## What is expected:
Rewrite the records from their beginning through the line containing "43 centimetres", swapping every "white long-sleeve top" for "cream long-sleeve top" and keeping everything else the same. Leave the pictures out of your answer.

— BEGIN Source records —

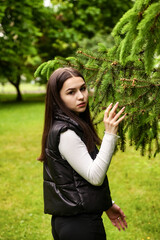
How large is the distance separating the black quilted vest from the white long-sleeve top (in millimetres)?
74

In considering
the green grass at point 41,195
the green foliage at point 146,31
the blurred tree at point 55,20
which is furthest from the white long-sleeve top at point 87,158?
the blurred tree at point 55,20

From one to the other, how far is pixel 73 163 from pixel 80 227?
43 centimetres

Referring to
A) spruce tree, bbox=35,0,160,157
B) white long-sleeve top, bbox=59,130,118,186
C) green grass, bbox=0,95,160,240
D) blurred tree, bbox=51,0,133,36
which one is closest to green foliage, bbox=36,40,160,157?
spruce tree, bbox=35,0,160,157

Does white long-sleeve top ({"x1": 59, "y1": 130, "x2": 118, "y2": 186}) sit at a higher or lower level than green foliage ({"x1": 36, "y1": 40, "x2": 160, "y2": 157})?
lower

— END Source records —

## Task response:
How large is the distance separating the black quilted vest from the cream long-sleeve top (in millimetres)?
74

In considering
the green grass at point 41,195
the green foliage at point 146,31
the blurred tree at point 55,20
which is furthest from the cream long-sleeve top at point 87,158?
the blurred tree at point 55,20

From one to the other, how far is pixel 73 163 from pixel 80 227?
43 centimetres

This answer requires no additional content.